Effect of NAC pre-treatment on the expression of autophagy and cell signaling markers in high glucose/high palmitic acid-treated Rin-5F cells. Total extracts (30 µg protein) from treated cells were separated on 12% SDS-PAGE and transferred onto nitrocellulose paper by Western blotting. LC3, mTOR, and AMPK proteins were detected using specific antibodies against these proteins. Beta-actin was used as loading control. The quantitation of the protein bands is expressed as relative ratios normalized against actin or other specific proteins as appropriate, and histograms are expressed as mean +/− SEM of three experiments. The blots shown are representative of three experiments. Asterisks indicate significant differences (* p ≤ 0.05) relative to untreated control cells under normal glucose conditions, (Δ p ≤ 0.05) relative to untreated control cells under high glucose conditions, (€ p ≤ 0.05) relative to 0.06 mM palmitic acid in the presence of high glucose, (○ p ≤ 0.05) relative to 0.3 mM palmitic acid in the presence of high glucose.

Figure 10

Schematic model representing the cytoprotective mechanisms of NAC in glucolipotoxicity-induced Rin-5F cells. High glucose/high fatty acids have been shown to cause increased oxidative stress, DNA breakdown, and mitochondrial dysfunction, causing activation of caspases and leading to apoptosis.
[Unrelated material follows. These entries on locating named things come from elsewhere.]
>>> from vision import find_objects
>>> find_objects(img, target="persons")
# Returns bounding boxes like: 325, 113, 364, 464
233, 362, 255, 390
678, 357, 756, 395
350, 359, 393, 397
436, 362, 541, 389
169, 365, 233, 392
Glucolipotoxicity has also been shown to cause alterations in the expression of autophagy and cell signaling markers. As shown in the model, NAC protects the cells from the glucolipotoxicty-induced mitochondrial and metabolic stress by enhancing autophagy, leading to suppression of apoptosis, thus reducing oxidative stress. GDH: glutamate dehydrogenase, HK: hexokinase, G6PDH; glucose-6-phosphate dehydrogenase, Cyt c; cytochrome c.